Written exercise -
Edit the listing below by changing "metal handrail" to "iron railing", and reproduce it with nothing else altered.

Collected data entries:
+++++

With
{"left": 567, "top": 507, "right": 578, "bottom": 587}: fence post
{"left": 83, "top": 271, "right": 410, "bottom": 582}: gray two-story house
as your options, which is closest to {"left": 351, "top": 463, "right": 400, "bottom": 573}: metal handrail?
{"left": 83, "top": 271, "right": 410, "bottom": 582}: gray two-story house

+++++

Worked answer -
With
{"left": 567, "top": 507, "right": 578, "bottom": 587}: fence post
{"left": 83, "top": 271, "right": 410, "bottom": 582}: gray two-story house
as your options, which is closest to {"left": 351, "top": 463, "right": 400, "bottom": 573}: iron railing?
{"left": 83, "top": 271, "right": 410, "bottom": 582}: gray two-story house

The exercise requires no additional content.